A group of students are starting a Georgetown chapter of New Students for a Democratic Society (New SDS) this semester. Despite initial struggles with poor attendance, the organization has had more recent success and is planning a variety of activities for the rest of the school year.
According to the New SDS website, the society is a chapter-based radical student organization located at many high schools and colleges throughout the country. The organization started in 2006, modeling itself off of the original Students for a Democratic Society (SDS) that was active on college campuses throughout the 1960s.
Gabe Mielke (SFS ‘20), the founder of the Georgetown chapter, said he wanted to create a New SDS chapter at Georgetown because he felt that an umbrella leftist group was missing on campus. “We have a lot of specific social justice issue groups that focus on workers here on campus or reproductive health issues or a million and one different things,” Mielke said. “But we don’t have any sort of really broad student organizing group that focuses on organizing students for broader issues in the entire world.”
The group held its first meeting Sep. 14; however, only four students attended. Despite the lackluster attendance, Mielke wanted to continue trying to organize a chapter on campus. “The advice I’ve gotten from fellow SDSers from other campuses is that at the beginning, it’s very hard to get anyone involved because it’s such an obscure club and obscure organization,” he said.
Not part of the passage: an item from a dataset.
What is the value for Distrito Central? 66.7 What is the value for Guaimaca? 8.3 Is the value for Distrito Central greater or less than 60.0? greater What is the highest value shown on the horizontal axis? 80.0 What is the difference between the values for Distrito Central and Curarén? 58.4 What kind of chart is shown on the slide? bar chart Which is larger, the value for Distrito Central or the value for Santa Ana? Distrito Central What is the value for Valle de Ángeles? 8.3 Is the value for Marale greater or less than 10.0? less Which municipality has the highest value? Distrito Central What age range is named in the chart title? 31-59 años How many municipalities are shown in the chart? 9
Vincent DeLaurentis (SFS ‘17), a student who attended the first meeting was optimistic about the future of the club. “In my opinion a Marxist, political space at Georgetown is really needed,” he said. “But I think to get that going off the ground, it’s going to take a lot more sustained organizing and a lot more critical thought about what’s happening at the university and how people can best plug that kind of political ideology into it.”
Mielke continued advertising for the club with flyers in Red Square along as well as mentioning the group in other leftist spaces on campus, and as a result, a total of nine people attended the second meeting. Members discussed possible events including a book discussion club, speakers, debates, and the process of becoming an official student organization.
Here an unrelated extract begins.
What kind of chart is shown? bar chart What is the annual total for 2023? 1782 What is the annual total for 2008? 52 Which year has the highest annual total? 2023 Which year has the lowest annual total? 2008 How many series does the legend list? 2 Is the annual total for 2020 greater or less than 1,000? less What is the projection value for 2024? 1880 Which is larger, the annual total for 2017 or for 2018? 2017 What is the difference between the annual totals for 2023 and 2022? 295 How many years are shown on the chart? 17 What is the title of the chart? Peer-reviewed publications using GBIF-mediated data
Mielke’s vision for the club includes working with existing social justice organizations on campus while also organizing around political issues in D.C. outside the front gates. However, he stressed that the club is democratically-run so any member can shape the club’s purpose. “The club itself would really decide how it goes,” Mielke said. “But what I would love to see happen is a large group of students who actively and regularly organize around events happening here in the D.C. area in terms of politics as well as lending their aid to the various social justice issue groups here on campus and their campaigns.”
According to Jordan Brown (COL ‘20) who attended the second meeting, the democratic nature of the club was something that stood out to her. “I really like the fact that we get to be part of making this organization what we want it to be because it’s just starting. So being able to put in our ideas, and it being very open, very friendly, very welcoming environment was great,” she said.
This chapter of the New SDS is not the organization’s first incarnation at Georgetown. According to Michael Kazin, a history professor at Georgetown who was also a co-chair of the Harvard SDS chapter as an undergraduate, there was an SDS chapter at Georgetown in the late 1960s.
“Georgetown was known as a place where, when anti-war demonstrations happened in Washington, people would come and stay here in the dorms, but there was no actual left-wing student organization I don’t think until pretty late in the ‘60s,” he said.
The 1960s organization on campus had several problems of its own. The House Committee on Internal Security investigated the organization in 1969 and were fraught with concerns about, among other things, a movie screening attempting to earn sympathy for the Black Panthers, a protest of the mayor of San Francisco’s visit to Georgetown, and discussions promoting socialism.
The commitment to leftist politics that inspired many students to join the organization at Georgetown in the 1960s continues to draw many student into the new chapter. “I think it’s important for us to have leftist organizations at a place like Georgetown. College campuses are always left-leaning from the rest of the world,” said Brown. “College campuses and college students have so much power … so I think it’s important to have an organization like this.”